5A.6 Comparing British streamflow scenarios with recent observations: a tool to monitor climate impacts and adaptation?

Tuesday, 19 July 2011: 2:45 PM
Salon A (Asheville Renaissance)
Suraje Dessai, University of Exeter, Exeter, United Kingdom; and S. Lee-Gammage

Climate change impact projections are being used by water managers for long-term water resources planning. The UK was one of the first countries to ‘mainstream' climate change into water resources planning. Some of the earliest climate change impact studies on river flows in the UK go back to 1989. Almost ten years later, in 1998, water companies started including climate change flow factors into long-term water resources planning. There have been five generations of UK national climate change scenarios since 1991 and an equal amount of hydrological scenarios. This research project compares observed changes in British streamflow with those projected from climate-hydrological scenarios for 15 British catchments for monthly, seasonal and annual flows.

Recognising that direct trend comparisons are not helpful over short hydrometric records, and that this is a real problem for learning; a methodology employing the idea of a future scenario space was developed to enable learning through monitoring and falsification of scenario assumptions. Model catchments used in all 4 previous guidance reports (by UKWIR) were first filtered to find those with adequate hydrometric records. Streamflow data and streamflow scenario data for the catchments were then extracted and adjusted to enable comparison at monthly, seasonal and annual scales. Scenario uncertainty spaces: the graphical space in which future trends in a variable should reside if observations are to provide 'confirmation' of assumptions used in adaptation planning – were constructed for each catchment at each time period using the UKWIR scenarios, and the scenarios for natural multi-decadal variability provided by scenarios Anomaly A and Anomaly B in UKWIR02. Comparisons between the spaces and observations were analysed using, three key descriptive statistics for the period 1976-1996: (1) the number of years with data points lying outside the uncertainty space over the period – ‘exceedences'; (2) the sum of the distances (positive and negative) spanned between exceedence points and the uncertainty space at each year throughout the period – ‘distance'; (3) and the maximum range spanned by the scenarios at 2026 –‘scenario range'. Exceedance is a simple measure to show where and how often observed streamflow trends have not been within the limits of given scenario expectations, the distance statistic compliments exceedances by giving an indication of the extent to which scenarios have failed to capture observed trends throughout the period. Scenario range describes the precision of the combined scenario sets and representation of natural multidecadal variability; and also acts as a proxy for the extent of uncertainty about future trends in streamflow for the 2020s.

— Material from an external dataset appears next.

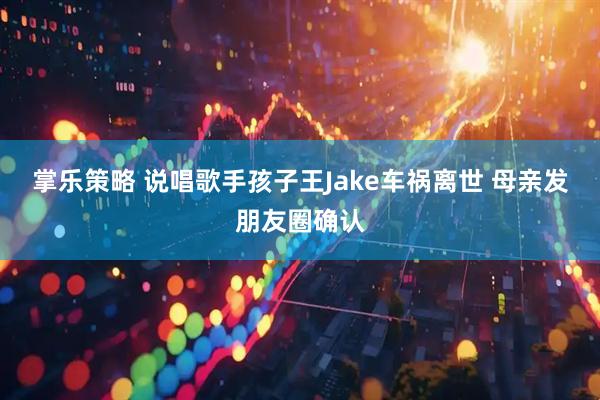 掌乐策略 说唱歌手孩子王Jake车祸离世 母亲发朋友圈确认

Overall in our sample of UK catchments for the period 1976-1996, key findings are that just 18.5% of cells (where each cell represents a graph) show no exceedences at all, and that 24.5% of cells were found to have at least 50% of the observed series (n>=10) outside of the bounds for natural variability and climate change. Positive exceedences were more than twice as frequent than negative exceedences (43:16) with that largest distances exclusively occurring in the positive direction for catchments in the south east in autumn, and in the north during winter. This finding would seem to fit with a generally warmer, wetter UK suggested in many climate scenarios but does not reflect the seasonal and regional differences predicted by climate scenarios.

Causes for exceedences vary on a regional and temporal scale. The overarching observation is that the representation of natural multidecadal variability by scenarios Anomaly A and Anomaly B appears to be too small when compared to catchments with longer observational or backcast streamflow records. Case study catchments Eden, Medway and Thames; where a more details historical analysis of multi-decadal variability was performed to improve the scenario spaces' representations, resulted in greatly reduced exceedences and larger uncertainty bounds for natural multi-decadal variability. One key exception among these three catchments was summer in Eden where recent low streamflow trends and exceedences observed during the 1980's appear to be at the limit of the newly defined scenario space. This indicates that a more in depth analysis may be required for both historic variability, and streamflow scenarios. Historical records for both Medway and Thames indicate that recent declining trends are well within the bounds of natural multidecadal variability. The methodology developed and presented in this study provides a means of monitoring adaptation decisions based on scenarios in such as way as they may be falsified at some point in the future by ongoing observations (monitoring). In this way, despite the inability to attribute observed trends and make comparisons with climate scenarios in this way, we can learn about the decisions made based upon scenarios through falsification of the assumptions used to define scenarios spaces. This method allows learning despite uncertainty, and provides a rational for the monitoring of scenario performance over time and thus the evaluation of adaptation decisions made.